For cases that occurred during 1993–2005, for which data on the clinical records were available, we used the PNM (primary, neighboring, metastasis) staging system, specifically, location and extension of the primary lesion, involvement of neighboring organs, and presence or absence of metastasis (16). We determined the stage of disease (stages I–IV) by using this PNM system. Stages I and II are more likely to represent subclinical disease and are often diagnosed by chance. Such cases, if detected early, are more amenable to curative resection. Patients with PNM stage III or IV are more likely to have advanced clinical disease. They have more limited treatment options, such as individualized interventional measures and lifelong chemotherapy (17). The stage of cases diagnosed during 1993–2000 was compared with stage of cases diagnosed during 2001–2005 by converting the stage to a score. For example, patients with stage I disease were scored as 1 and those with stage IIIb disease were scored as 3.5. To determine whether earlier or later diagnosis during different periods might partly account for any trend in the change of incidence, the mean score of cases diagnosed during 1993–2000 was compared with mean score of those diagnosed during 2001–2005. PNM scores were available for 50% (51 cases) of the 2001–2005 cases and for 40 (68%) of the 1993–2000 cases. For 2001–2005, the average age of case-patients with available PNM scores was 54 years (SD 17 years). This average did not significantly differ from the average of 50 years (SD 18 years) of case-patients with PNM scores for 1993–2000 (p = 0.19, Student t test). Likewise, the proportion of male patients with scores for 2001–2005 (37%) did not significantly differ from the proportion of male patients with scores for 1993–2000 (44%) (p = 0.35, Fisher exact test). Therefore, we found no evidence of bias due to incomplete data.

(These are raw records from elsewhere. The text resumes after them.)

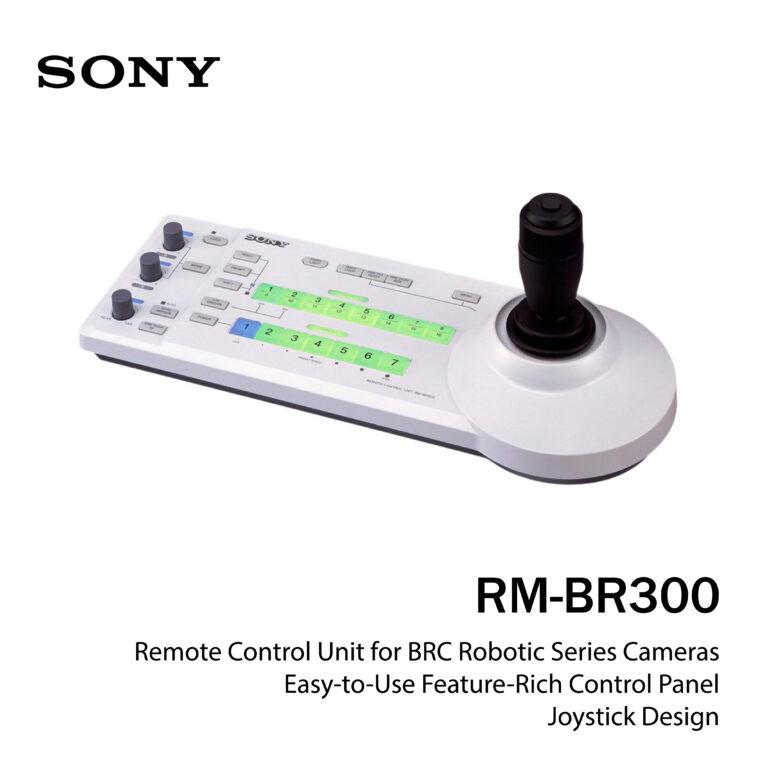 RM-BR300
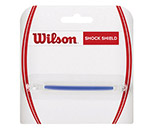 Wilson Shock Shield Dampener (1x)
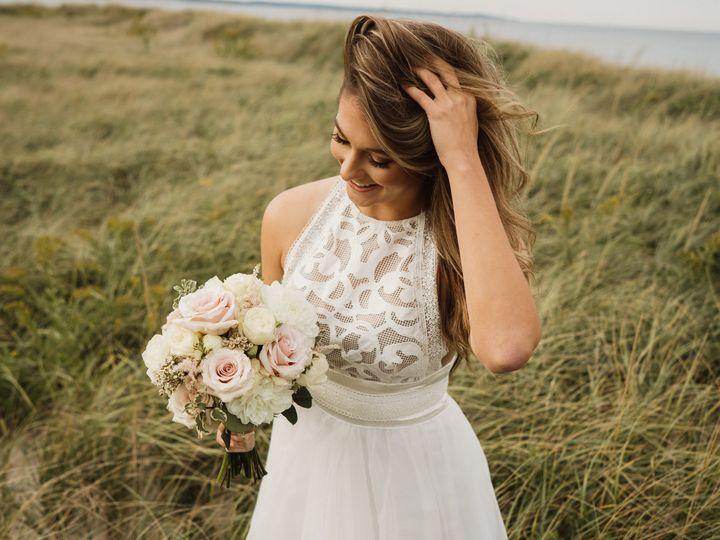 Tmx Emily Esme 2 51 993663 V1 Quincy, Massachusetts wedding florist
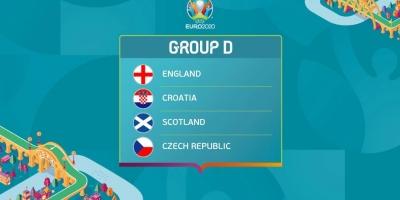 Lịch trực tiếp bảng D EURO 2020 theo giờ Việt Nam mới nhất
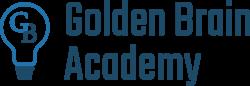 Golden Brain Academy Logo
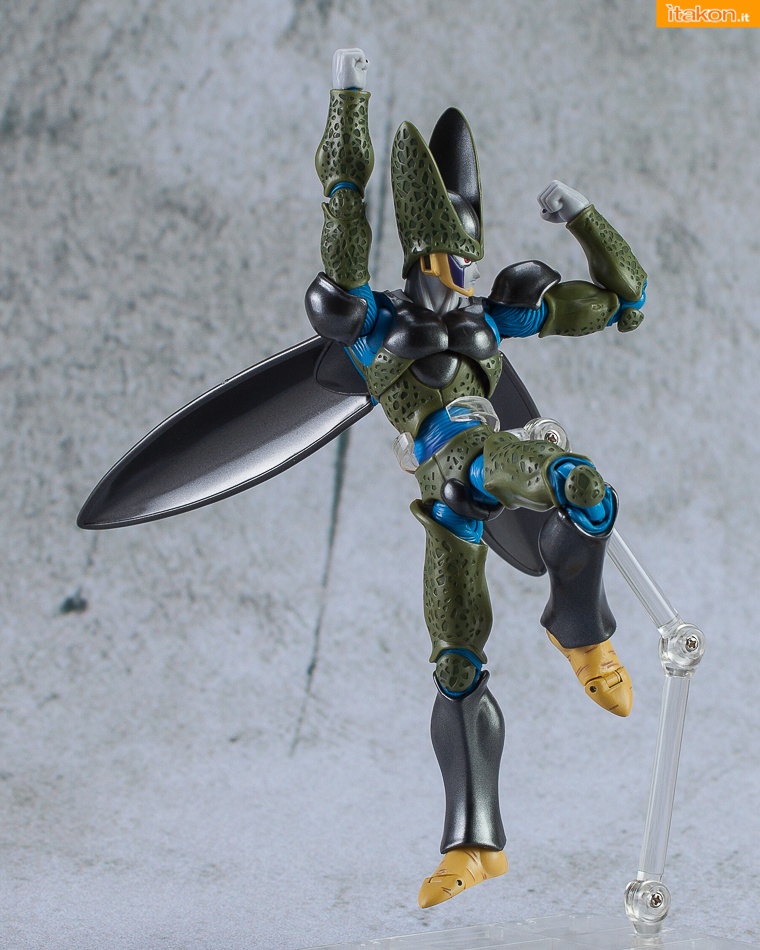 Link a Perfect_Cell-7801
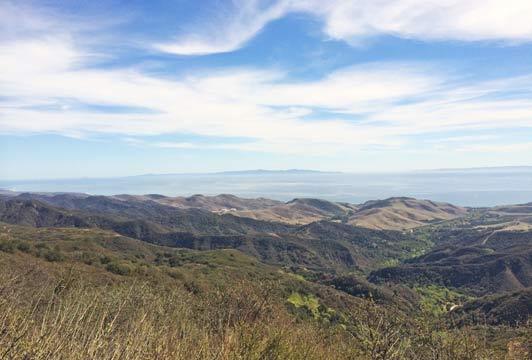 Refugio Pass view along El Camino Real. Credit: Maggie Espinosa.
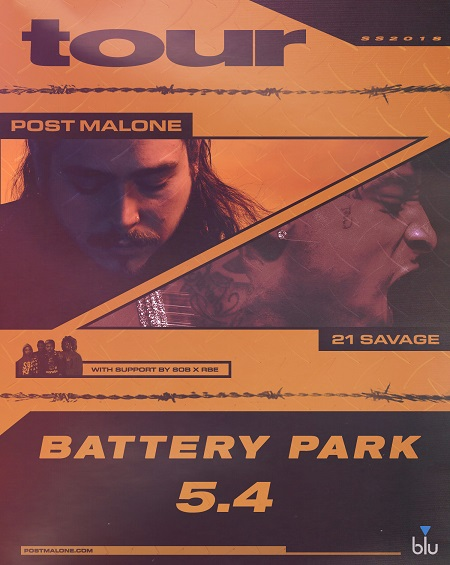 Tickets | POST MALONE WITH 21 SAVAGE | Hard Rock Hotel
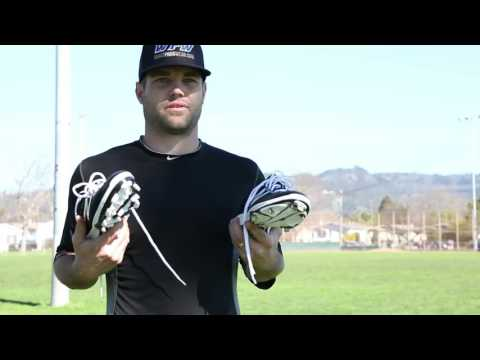 What Pros Wear: Metal vs Molded (Plastic) Baseball Cleats - Josh Wilkie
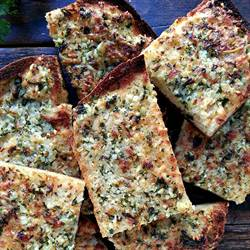 Gluten-free garlic bread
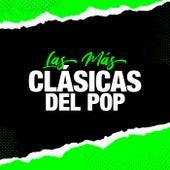 Las Más Clásicas del Pop de Various Artists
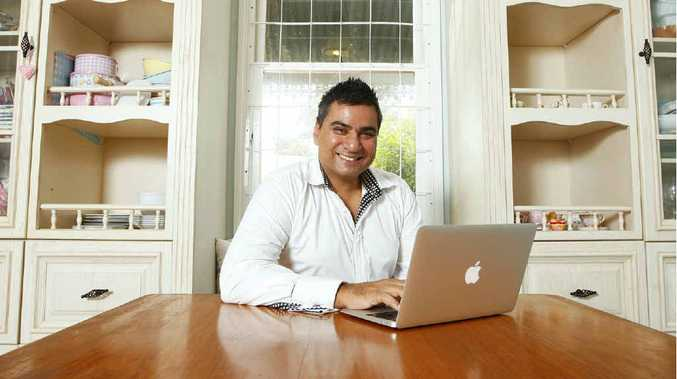 Local software developer Marcel Creed says Ipswich has what it takes to attract ICT businesses.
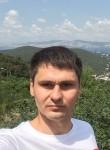 Aleksandr, 33  , Vostochnyy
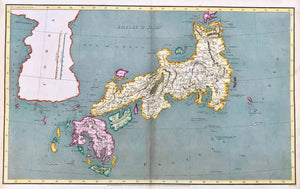 """Empire of Japan"". Copper etching by Lowry drawn under the direction of M. Arrowsmith and published June 1, 1807 in London. Modern hand coloring.  Map shows Japan with its many islands and an outline of Korea. The vertical lines in Korea are scales for British miles and Japanese Leagues."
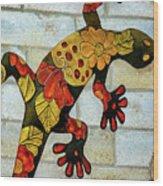 Lizard Wall Art Wood Print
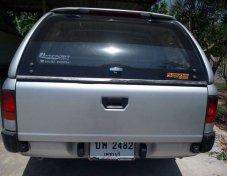 ขายรถ NISSAN NV ที่ เพชรบุรี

We retrieved data regarding fox population sizes from the Swiss federal hunting statistics (www.wild.unizh.ch/jagdst). These data, based on annual hunting numbers, indicate trends over a long period of time (18). Human population data for Switzerland originated from the Swiss Federal Statistical Office (www.bfs.admin.ch).
To perform our statistical calculations, we used Microsoft Excel. Differences in human incidence rates and differences in numbers of reported foxes were analyzed by χ2 test for trend. Proportions of male and female patients and the proportion of patients who had radical liver resection were analyzed by χ2 test. Data for PNM scores were tested for normality and compared by using the Student t test. To smooth out annual fluctuations and better visualize longer term trends, we present data for number of foxes and incidence of human AE cases as 5-year moving averages.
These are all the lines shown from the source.